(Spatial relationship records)
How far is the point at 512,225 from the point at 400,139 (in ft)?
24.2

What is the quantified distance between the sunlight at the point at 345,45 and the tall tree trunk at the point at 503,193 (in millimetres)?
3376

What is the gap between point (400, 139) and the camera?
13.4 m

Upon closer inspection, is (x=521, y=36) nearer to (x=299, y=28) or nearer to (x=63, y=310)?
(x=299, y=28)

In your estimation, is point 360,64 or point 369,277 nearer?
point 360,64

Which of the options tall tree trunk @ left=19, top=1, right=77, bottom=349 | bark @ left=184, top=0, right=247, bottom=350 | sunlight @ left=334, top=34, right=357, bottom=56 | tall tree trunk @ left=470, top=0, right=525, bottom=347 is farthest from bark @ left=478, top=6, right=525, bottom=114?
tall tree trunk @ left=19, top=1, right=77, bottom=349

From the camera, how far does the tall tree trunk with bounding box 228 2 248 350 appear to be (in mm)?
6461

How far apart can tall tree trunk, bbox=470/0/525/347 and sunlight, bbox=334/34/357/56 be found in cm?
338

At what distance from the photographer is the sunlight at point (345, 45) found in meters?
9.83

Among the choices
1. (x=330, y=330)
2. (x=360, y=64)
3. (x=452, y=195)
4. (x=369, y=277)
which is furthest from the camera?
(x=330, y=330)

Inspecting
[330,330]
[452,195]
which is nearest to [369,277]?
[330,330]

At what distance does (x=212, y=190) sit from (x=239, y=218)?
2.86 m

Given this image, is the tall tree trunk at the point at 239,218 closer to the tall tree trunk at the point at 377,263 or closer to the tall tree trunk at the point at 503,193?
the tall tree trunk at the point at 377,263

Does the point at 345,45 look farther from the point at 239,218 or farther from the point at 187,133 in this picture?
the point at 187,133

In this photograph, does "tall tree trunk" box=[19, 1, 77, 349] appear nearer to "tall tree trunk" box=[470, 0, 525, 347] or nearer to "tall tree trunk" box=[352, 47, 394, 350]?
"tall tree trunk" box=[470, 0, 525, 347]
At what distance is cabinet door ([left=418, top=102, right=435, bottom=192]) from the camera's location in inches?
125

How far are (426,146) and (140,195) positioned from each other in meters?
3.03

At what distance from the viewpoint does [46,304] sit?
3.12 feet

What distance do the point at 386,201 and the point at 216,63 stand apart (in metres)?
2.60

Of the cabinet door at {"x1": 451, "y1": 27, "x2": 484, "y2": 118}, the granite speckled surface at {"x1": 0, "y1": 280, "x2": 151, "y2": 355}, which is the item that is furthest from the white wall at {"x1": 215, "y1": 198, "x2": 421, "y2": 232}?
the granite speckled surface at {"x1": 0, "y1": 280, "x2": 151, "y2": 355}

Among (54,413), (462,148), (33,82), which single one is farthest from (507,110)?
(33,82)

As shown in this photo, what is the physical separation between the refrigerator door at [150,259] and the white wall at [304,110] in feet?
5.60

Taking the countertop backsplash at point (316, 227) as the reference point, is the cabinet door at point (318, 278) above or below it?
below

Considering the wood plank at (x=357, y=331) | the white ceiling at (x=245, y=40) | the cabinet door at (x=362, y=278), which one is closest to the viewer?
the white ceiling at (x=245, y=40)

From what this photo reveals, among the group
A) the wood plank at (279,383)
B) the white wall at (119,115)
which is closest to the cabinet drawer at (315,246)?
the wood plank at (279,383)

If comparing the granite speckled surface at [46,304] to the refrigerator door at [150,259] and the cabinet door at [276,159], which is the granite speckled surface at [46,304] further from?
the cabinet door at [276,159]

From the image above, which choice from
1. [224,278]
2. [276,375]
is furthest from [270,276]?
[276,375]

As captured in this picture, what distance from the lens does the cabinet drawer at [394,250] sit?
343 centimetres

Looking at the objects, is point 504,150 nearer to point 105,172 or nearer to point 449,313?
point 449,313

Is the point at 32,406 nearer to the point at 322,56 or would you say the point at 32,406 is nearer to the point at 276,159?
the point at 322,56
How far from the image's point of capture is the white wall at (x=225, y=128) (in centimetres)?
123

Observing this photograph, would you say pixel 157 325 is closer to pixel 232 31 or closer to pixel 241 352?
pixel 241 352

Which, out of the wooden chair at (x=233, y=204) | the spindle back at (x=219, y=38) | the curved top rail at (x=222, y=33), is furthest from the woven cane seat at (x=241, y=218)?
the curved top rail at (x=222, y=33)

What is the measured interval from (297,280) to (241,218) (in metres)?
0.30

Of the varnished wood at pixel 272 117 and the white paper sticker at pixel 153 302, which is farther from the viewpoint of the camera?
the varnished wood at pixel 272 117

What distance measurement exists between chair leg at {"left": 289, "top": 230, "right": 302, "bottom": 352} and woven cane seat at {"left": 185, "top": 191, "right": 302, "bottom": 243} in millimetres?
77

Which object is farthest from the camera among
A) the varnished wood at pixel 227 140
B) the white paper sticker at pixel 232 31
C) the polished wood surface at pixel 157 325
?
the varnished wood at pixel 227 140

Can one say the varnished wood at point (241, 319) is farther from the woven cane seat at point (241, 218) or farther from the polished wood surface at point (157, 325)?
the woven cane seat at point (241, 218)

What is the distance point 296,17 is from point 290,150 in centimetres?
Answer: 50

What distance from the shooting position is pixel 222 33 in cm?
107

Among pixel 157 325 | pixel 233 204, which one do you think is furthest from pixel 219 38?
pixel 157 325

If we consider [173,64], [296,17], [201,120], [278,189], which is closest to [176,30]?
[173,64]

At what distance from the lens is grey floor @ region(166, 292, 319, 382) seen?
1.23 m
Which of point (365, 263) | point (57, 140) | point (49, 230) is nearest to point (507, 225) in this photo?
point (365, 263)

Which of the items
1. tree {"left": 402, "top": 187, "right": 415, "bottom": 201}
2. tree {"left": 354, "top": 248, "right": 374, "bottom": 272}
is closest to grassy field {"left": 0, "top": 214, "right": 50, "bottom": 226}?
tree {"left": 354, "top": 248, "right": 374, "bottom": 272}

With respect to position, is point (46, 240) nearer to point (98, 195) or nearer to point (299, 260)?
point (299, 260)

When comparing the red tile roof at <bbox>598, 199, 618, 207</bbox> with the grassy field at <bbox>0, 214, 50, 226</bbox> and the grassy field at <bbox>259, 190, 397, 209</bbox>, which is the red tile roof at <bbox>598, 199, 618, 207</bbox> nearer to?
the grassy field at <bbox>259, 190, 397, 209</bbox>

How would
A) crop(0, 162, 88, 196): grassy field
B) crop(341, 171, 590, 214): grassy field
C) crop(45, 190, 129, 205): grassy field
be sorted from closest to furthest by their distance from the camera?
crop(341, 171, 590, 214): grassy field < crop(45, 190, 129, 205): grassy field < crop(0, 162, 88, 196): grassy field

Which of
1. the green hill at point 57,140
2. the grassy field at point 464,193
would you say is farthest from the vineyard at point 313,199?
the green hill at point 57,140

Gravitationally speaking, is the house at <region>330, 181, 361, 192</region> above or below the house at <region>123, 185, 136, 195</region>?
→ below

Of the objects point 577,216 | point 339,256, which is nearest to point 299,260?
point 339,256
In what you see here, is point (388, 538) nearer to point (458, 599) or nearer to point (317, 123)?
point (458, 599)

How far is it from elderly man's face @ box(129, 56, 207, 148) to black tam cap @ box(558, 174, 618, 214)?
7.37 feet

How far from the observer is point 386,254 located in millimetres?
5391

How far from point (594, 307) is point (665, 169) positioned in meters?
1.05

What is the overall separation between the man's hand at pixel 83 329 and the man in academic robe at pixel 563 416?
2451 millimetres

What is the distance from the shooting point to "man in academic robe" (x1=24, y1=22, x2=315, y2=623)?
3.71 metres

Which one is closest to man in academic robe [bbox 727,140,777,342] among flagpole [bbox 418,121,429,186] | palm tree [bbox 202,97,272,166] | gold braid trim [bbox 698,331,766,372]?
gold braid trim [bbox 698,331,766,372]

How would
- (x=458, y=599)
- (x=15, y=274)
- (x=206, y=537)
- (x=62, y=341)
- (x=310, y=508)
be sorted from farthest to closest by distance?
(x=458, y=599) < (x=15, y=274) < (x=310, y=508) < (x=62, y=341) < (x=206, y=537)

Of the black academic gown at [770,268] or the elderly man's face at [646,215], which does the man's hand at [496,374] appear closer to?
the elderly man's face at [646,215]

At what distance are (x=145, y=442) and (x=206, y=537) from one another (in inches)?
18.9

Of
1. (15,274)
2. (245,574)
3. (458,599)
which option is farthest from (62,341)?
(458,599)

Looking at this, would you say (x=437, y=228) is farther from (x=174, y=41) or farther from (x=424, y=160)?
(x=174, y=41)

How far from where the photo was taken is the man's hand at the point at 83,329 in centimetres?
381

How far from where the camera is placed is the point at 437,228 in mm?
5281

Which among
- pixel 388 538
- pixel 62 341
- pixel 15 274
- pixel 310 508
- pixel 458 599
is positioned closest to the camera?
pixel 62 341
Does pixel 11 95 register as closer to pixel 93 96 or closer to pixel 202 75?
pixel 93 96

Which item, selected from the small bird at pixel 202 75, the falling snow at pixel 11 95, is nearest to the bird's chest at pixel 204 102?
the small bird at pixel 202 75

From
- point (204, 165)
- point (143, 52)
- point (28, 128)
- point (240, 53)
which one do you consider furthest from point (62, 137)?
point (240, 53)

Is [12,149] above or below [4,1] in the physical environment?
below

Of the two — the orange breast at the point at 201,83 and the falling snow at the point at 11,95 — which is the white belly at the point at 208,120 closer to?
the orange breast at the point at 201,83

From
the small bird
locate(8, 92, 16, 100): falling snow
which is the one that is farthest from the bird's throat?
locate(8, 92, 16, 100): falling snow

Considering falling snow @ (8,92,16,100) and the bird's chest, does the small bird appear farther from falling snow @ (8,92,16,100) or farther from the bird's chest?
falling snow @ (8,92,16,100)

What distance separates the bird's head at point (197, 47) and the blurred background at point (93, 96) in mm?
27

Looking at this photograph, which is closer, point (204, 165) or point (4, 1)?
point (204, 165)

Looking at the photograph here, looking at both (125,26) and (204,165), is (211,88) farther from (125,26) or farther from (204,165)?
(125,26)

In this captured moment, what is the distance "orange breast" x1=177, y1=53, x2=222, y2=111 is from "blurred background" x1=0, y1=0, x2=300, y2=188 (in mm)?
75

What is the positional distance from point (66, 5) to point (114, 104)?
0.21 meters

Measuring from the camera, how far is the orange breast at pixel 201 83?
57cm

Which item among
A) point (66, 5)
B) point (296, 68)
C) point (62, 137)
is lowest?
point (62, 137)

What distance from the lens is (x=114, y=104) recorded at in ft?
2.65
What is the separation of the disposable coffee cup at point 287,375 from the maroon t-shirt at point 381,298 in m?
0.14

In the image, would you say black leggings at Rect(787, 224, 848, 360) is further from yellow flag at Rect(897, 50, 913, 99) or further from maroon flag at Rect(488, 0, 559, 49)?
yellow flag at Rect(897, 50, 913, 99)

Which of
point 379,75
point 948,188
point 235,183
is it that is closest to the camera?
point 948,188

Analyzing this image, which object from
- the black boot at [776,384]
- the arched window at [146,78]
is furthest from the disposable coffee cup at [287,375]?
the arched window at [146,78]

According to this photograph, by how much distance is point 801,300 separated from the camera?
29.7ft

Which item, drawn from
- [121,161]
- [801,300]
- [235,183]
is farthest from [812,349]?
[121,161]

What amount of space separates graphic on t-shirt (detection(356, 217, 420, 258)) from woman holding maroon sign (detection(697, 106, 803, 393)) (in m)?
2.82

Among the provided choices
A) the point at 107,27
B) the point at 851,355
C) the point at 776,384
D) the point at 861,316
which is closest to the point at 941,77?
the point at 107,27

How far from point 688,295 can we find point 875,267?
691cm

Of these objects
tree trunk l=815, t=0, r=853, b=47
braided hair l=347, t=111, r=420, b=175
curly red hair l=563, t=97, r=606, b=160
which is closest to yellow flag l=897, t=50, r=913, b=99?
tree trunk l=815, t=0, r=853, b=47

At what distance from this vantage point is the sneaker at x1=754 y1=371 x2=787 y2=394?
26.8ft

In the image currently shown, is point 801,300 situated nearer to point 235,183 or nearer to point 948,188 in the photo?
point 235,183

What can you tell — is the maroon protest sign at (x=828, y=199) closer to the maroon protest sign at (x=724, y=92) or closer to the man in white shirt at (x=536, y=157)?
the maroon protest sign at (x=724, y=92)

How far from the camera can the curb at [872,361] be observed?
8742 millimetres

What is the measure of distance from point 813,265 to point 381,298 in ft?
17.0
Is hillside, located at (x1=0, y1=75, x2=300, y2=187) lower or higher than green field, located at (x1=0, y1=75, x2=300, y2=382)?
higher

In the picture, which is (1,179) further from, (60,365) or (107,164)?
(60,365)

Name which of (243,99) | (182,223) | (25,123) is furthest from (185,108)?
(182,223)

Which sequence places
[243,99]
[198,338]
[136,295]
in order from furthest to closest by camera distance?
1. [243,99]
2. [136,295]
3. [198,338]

• [EXERCISE GOAL] Rename "observer" to "camera" in the listing lines between the line holding "How far from the observer" and the line holding "2451 millimetres", inclusive. Reproduce only those lines and leave everything else unchanged.

• [REPLY TO THE TASK]
How far from the camera is point 386,254 located in millimetres?
5391

How far from point (594, 307) is point (665, 169) positioned in meters?
1.05

What is the overall separation between the man's hand at pixel 83 329 and the man in academic robe at pixel 563 416?
2451 millimetres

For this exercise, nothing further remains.